– Аска! Аска!
Меня встряхнули, шлепнули по щеке. Я открыла глаза и перехватила руку Мисаки, что уже приготовилась залепить мне вторую пощечину.
Голова гудела, перед глазами все еще стояла полутемная комната и люди в ней. Сердце колотилось в горле. Откуда-то я знала, что у старика все получилось. Но не так, как он задумал. Богиня выбрала не Ичиго. Богиня выбрала болтливую Аску, которая потом оказалась в школе Годзэн.
– Мисаки, – выдохнула я. – Ты зачем меня стукнула?
– Ты орала, – услужливо подсказала Харука, возникшая за ее плечом.
Обе соседки были заспанными, но в глазах плескалось беспокойство.
Я провела ладонями по лицу. Стало немного лучше. Ужас черной бездны, куда я рухнула во сне, медленно таял.
– Простите, приснился плохой сон.
– Неужто голый Ячихаро? – удивилась Харука.
Мисаки тут же ткнула ее локтем в бок, однако та не обратила внимания.
– Нет, не настолько, – буркнула я. – Обещаю больше не вопить, ложитесь. И спасибо, что разбудили.
– Сон нам не помешает, – зевнула Харука. – Знаешь ли, скоро экзамены. Пусть об этом думать и не очень хочется, но лучше высыпаться.
После чего все устроились в своих кроватях, и остаток ночи прошел спокойно. Я опасалась, что не усну до самого утра, однако стоило только голове коснуться подушки, как сон утянул меня в свои объятия.
Да так хорошо, что я едва не проспала утреннюю пробежку. На этот раз не удалось как следует подумать о ночных огнях и самом сне. Зуб даю, что его мне «прислали» из прошлой жизни – жизни непутевой Аски. Я однозначно видела ее семью. Дед, мать, отец, два брата… Там был кто-то еще? Или же Плетунья решила показать кусочек мозаики?
Я бы раздумывала и дальше, но ко мне присоединились Мисаки и Харука, которые, видимо, решили, что тренировок много не бывает. В итоге пошел разговор об окончании семестра, которое будет уже этой зимой.
– Нас ждут два экзамена, – шумно выдохнув, сообщила Харука.
– Каких? – поинтересовалась я, делая растяжку.
Мышцы уже неплохо разогрелись, поэтому разминка шла без дискомфорта.
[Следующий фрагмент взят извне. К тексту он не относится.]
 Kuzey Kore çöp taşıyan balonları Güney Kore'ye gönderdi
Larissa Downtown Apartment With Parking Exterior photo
«Тело Аски лучше моего, – вдруг пришла странная мысль. – Намного».
Я замерла, пытаясь сообразить, с чего так решила. В прошлой жизни были проблемы со здоровьем?
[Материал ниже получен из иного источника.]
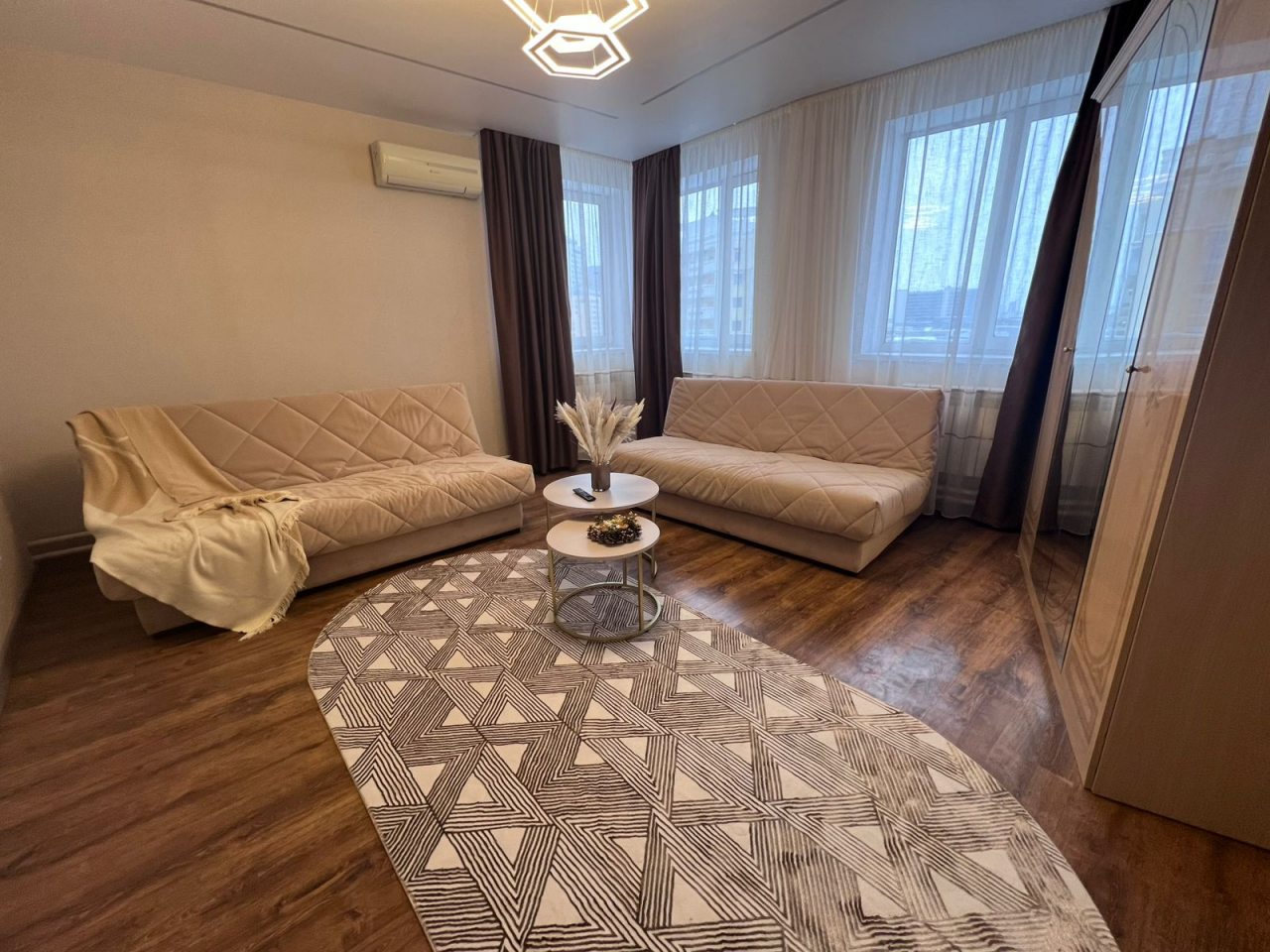 Апартаменты (Калинина 5-2), Апартаменты 365 ключей на Калинина 5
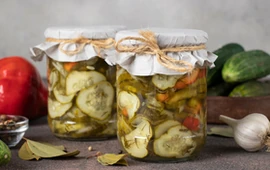 salatka-z-przerosnietych-ogorkow-do-sloikow-jakub-kuron-poleca-ten-przepis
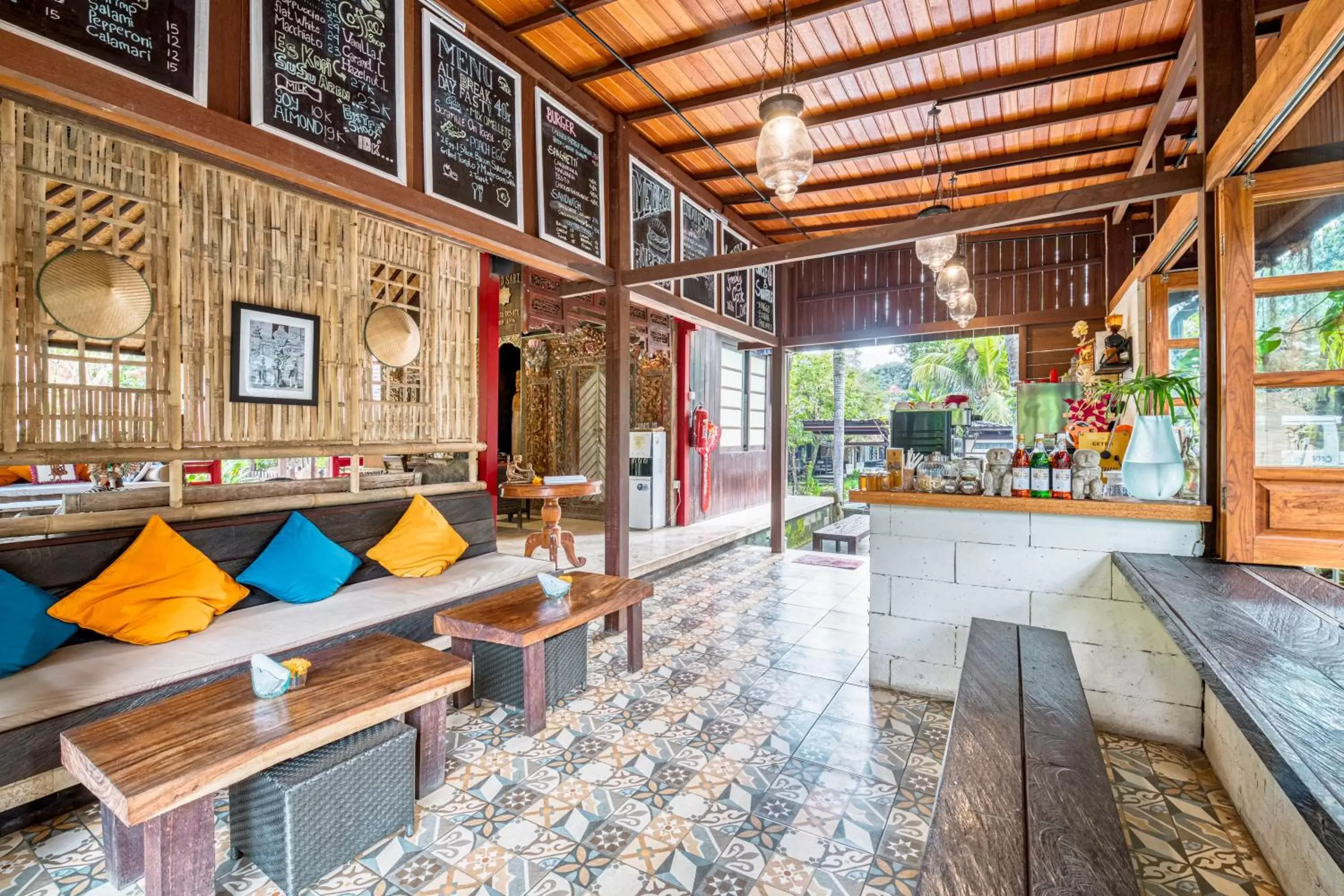 Restaurant/places to eat in Ubud Sari Health Resort Restaurant/places to eat in Ubud Sari Health Resort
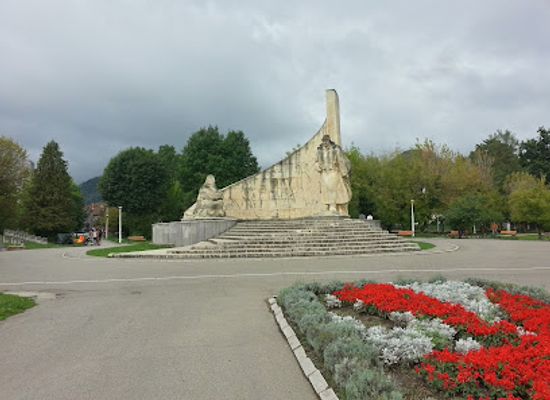 romania/maramures/landmark/romanian-soldier-monument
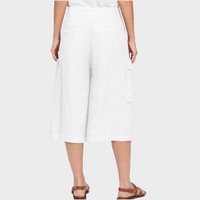 Transit Par Such wide leg linen cargo Bermuda shorts in white – back view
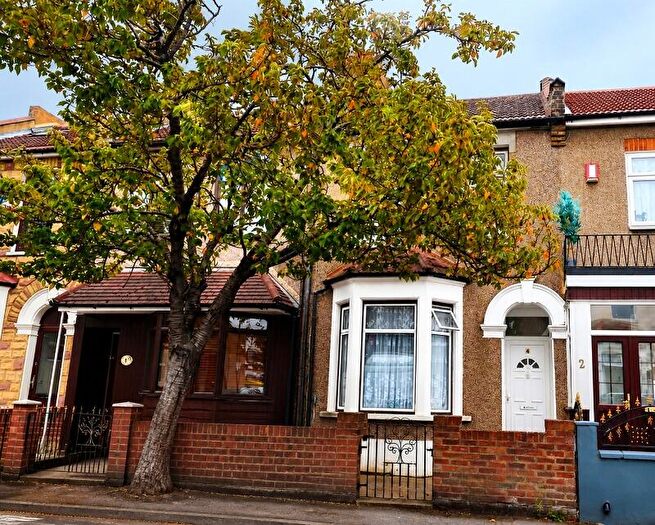 2 Bedroom Terraced House For Sale In Clacton Road, London, E6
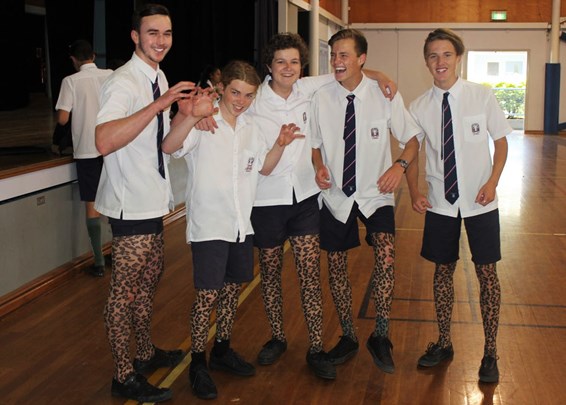 Image:St Paul’s students take their socks off for solidarity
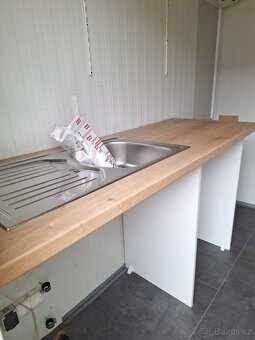 Prodejni stánek - 6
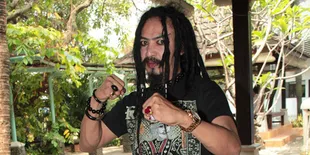 Minggu Depan, Istri Kedua Limbad Muncul?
– …и менталистика, – долетели до меня слова Мисаки.
Приплыли. Первый не услышала, а второй лучше бы не слышала вовсе.
– Аска, не летай в облаках, – фыркнула Харука, начиная делать наклоны в стороны. – Или ты уже думаешь, что будешь писать на каллиграфии?
Ага, значит, каллиграфия и менталистика. Ну, хоть где-то есть шанс не провалиться.
– Конечно, думаю, – буркнула я, возвращаясь к прерванному делу, но поменяв ногу. – Наверное, это будет любовное письмо учителю Ячихаро. Я буду очень стараться, волью всю рёку, которую только смогу собрать, и потом вставлю письмо в рамку. Принесу к его двери и оставлю вместе с розовыми лепестками. Пусть знает, что я учу его предмет не ради обогащения и плохих делишек, а только ради любви.
– Порой, глядя на твои таланты в менталистике, и правда можно решить, что ты ее учишь ради любви… к мазохизму, – заметила Харука.
Я оскорбилась до глубины души, однако не смогла не признать: она права. Если Ячихаро не пристукнет меня учебником – это будет прогресс. Шутки шутками, а надо как-то срочно подтягивать этот предмет. Вот каллиграфия – другое дело. Пусть у меня сегодня ночью ничего не вышло, но все равно чувствовалось: это мое. Нужно только потренироваться, и все получится. Я смогу писать нужные мне кандзи и наполнять силой так, как нужно.
– А в конце года надо будет выбирать еще экзамен по специальности, – добавила Мисаки, приседая.